Title: India: History of India: From Prehistoric Settlements to the Modern Republic of India
Author: Edward Pannell
Publisher: Lean Stone Publishing
Date of Publication: 15 June 2017
“India is the cradle of the human race, the birthplace of human speech, the mother of history, the grandmother of legend, and the great-grandmother of tradition. Our most valuable and most instructive materials in the history of man are treasured up in India only.”- Mark Twain
An unbiased and concise guide that delves into the very heart of the Indian subcontinent.
Opening with the inevitable enchantment that the very name has left for ages on the minds of people, Edward Pannell vows to leave no stone unturned. Drawing on the exotic ambience that became the reason for invaders to want to occupy this land, Pannell presents a historical perspective from the days of “milk and honey”. The narrative begins with the medieval era, ever since which the rise and demise of several ruling dynasties left India to be juggled from one hand to the other only to augment its magnetism. The French, Portuguese and European naval arrivals led to the British settlements leaving the final blow to the subcontinent by forcing its split into 3 parts of India, Pakistan and Bangladesh. Noting the various impressions on this land, he dissects the evolution of Indian history in a precise and factual manner. The counter events and civil revolutions are pitched with pros and cons to the original events that have several political bases. Pannell masters the art of presenting such a vivid and vibrant picture within mere 55 pages.
The language of the book is concise with short sentences that are easily understood. His apt choice of words presents the facts in a scientific and precise manner. Everything is to the point. The book follows a chronological movement of events. Images are patterned in the order in which they actually occurred. Pannell does not provide any personal detailing or added comments. The book serves as a handy guide for those interested in visiting or are already planning a trip to India in the near future. It may even be used as an introductory course book for school.
Some interesting facts included in the book are: corruption is not the only reason for India’s regression; it is the largest democracy in the world; falls in the category of one of the top 10% of wealthy nations; though a large section of the society is lives in abject poverty struggling for access to basic necessities. For those above them in the social strata things aren’t any better. They can only avail infrastructure and employment facilities that are below average in comparison to a lot of the world. Yet, India poses to be a promising superpower on the rise. The addition of “Interesting Facts” and “Pop Quizzes” at the end of each chapter makes the book more engaging. It highlights that one of the primary characteristics of India’s rich culture and heritage is its unity in the midst of diversity. It reassures of making a visit to India a unique experience that once attracted tourists because of its well established education, cultural and spiritual centres which explains the presence of eligible Indian origin workforce abroad, the spread of Ayurveda and the global practice of yoga to name a few.

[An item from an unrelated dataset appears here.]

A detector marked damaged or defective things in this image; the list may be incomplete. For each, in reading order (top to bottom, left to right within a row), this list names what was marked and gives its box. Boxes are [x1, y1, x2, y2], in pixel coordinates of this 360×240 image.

The book gives an overview into everything Indian but it does not provide any travel tips though it may complement a travel guide well. Towards the end of the book is some useful information about sight-seeing in Delhi, visiting the Taj Mahal in Agra or Jaisalmer forts and Mecca Masjid in Hyderabad though the information is limited and misses out travel tips on the whole. However, the book helps in forming a connection with India to those who are absolutely alien to its rich history and culture.
Effortless, briefly enlightening and a very helpful handbook.